1. Why the authors didn’t use clone 4G11 that seems better in the peptide titration assays? They may have better results in the following in-vitro and in-vivo studies.

Author Response

Point 1: Why the authors didn’t use clone 4G11 that seems better in the peptide titration assays? They may have better results in the following in-vitro and in-vivo studies.
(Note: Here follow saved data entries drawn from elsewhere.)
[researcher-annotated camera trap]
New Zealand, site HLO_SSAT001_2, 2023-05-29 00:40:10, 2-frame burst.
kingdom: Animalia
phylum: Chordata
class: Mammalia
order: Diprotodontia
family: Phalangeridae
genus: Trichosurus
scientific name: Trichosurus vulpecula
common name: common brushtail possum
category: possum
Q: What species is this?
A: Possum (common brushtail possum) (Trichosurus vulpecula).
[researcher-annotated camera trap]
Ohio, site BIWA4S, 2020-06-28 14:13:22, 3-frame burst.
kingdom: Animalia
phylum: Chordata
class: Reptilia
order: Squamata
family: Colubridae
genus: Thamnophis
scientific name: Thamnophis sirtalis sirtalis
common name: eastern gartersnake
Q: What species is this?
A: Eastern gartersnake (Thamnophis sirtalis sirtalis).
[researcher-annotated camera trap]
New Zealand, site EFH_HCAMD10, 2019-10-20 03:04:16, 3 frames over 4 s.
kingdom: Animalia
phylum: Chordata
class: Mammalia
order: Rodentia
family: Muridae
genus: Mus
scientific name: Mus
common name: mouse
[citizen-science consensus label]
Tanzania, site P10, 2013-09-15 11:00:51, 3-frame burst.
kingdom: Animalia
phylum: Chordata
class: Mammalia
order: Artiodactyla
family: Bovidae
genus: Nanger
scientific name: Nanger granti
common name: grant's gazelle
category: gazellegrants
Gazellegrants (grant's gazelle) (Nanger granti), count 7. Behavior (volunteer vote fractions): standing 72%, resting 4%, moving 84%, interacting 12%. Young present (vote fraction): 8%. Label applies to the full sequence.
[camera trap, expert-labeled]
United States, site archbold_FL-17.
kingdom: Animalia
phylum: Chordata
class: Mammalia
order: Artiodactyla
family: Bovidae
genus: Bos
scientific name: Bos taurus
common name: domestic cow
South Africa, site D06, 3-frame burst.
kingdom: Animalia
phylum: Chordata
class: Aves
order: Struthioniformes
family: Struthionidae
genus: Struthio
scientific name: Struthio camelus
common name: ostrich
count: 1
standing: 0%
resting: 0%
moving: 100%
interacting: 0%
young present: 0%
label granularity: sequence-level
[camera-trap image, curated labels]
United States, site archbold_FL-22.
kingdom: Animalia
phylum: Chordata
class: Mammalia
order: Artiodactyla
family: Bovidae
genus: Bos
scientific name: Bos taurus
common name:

Response 1: We agree with the reviewer that T cell clone 4G11 secretes IFN-γ at lower peptide concentrations than clone 6F11. However, in contrast to clone 6F11, clone 4G11 did not show any reactivity against HLA-A*11:01+ primary AMLs that included dNPM1 AMLs 9899, 10535 and 12364. We included this information in lines 253-254 in the Results section and added the data in Figure S1 in the revised manuscript.